### Source text
● ● ● ●

JUDGE S. MAURICE HICKS, JR.

REPORT AND RECOMMENDATION

JOSEPH H.L. PEREZ-MONTES UNITED STATES MAGISTRATE JUDGE

Before the Court is a Petition for Writ of Habeas Corpus under 28 U.S.C. § 2254 filed by pro se Petitioner Raymond Johnson (Johnson). Johnson is an inmate at the Louisiana State Penitentiary in Angola, Louisiana. Johnson challenges a conviction and sentence imposed in the First Judicial District Court, Caddo Parish.

Because Johnson cannot meet his burden under § 2254, the Petition (ECF No. 1) should be DENIED and DISMISSED WITH PREJUDICE.

I. Background

Johnson was convicted of second-degree murder “for the stabbing death of his on-again, off-again girlfriend, Yolanda Moore.” State v. Johnson, 52,762, p. 1 (La.App. 2 Cir. 8/14/19); 277 So.3d 1263, 1269, writ denied, 2019-01670 (La. 7/17/20); 298 So.3d 176.

Prior to trial, the State filed multiple notices of its intent to use evidence of other crimes against Johnson. These prior incidents involved domestic abuse against Yolanda Moore (“Moore”) and another former girlfriend, as well as violence against a 1 friend of Moore's. The trial court found most of this evidence to be admissible. Id. at 1270.

Johnson filed a motion to suppress statements made to detectives during custodial interrogation. Johnson contended that the detectives continued with his interrogation despite his request for a lawyer. The motion was denied, and the matter proceeded to trial by jury. Id. Johnson was convicted. He filed a motion for a post verdict judgment of acquittal, which the trial court denied. Johnson was sentenced to the mandatory term of life imprisonment at hard labor.

Johnson appealed. His attorney argued: (1) the evidence was insufficient to prove that Johnson committed second degree murder, and the trial judge erred in denying the motion for a post-verdict judgment of acquittal; (2) the trial judge erred in allowing the State to introduce evidence of other crimes and acts by Johnson; and (3) the trial judge erred in denying the motion to suppress despite Johnson unequivocally requesting an attorney at the onset of questioning by detectives investigating the homicide. Johnson also filed a pro se appellate brief asserting that the evidence was insufficient to convict him. The conviction and sentence were affirmed. Johnson, 277 So.3d 1263 at 1284.

Johnson sought review in the Louisiana Supreme Court, but the writ was denied. State v. Johnson, 2019-01670 (La 7/17/20); 298 So.3d 176. He did not seek further review in the United States Supreme Court.

● ● ● ●

### Source excerpt
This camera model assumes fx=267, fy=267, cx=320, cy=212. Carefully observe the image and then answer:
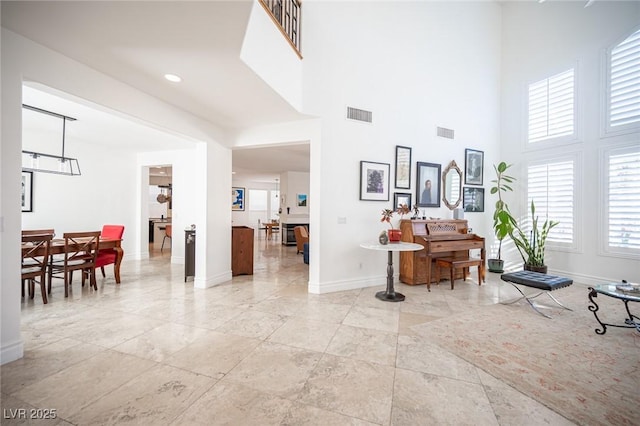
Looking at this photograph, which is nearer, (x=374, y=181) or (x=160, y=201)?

● ● ● ●

### Task description
From the report and recommendation, list each argument Johnson's attorney raised on appeal. The material shown above stands apart from the report and recommendation.

### Task answer
1. The evidence was insufficient to prove that Johnson committed second degree murder, and the trial judge erred in denying the motion for a post-verdict judgment of acquittal.
2. The trial judge erred in allowing the State to introduce evidence of other crimes and acts by Johnson.
3. The trial judge erred in denying the motion to suppress, even though Johnson unequivocally requested an attorney when the detectives investigating the homicide began questioning him.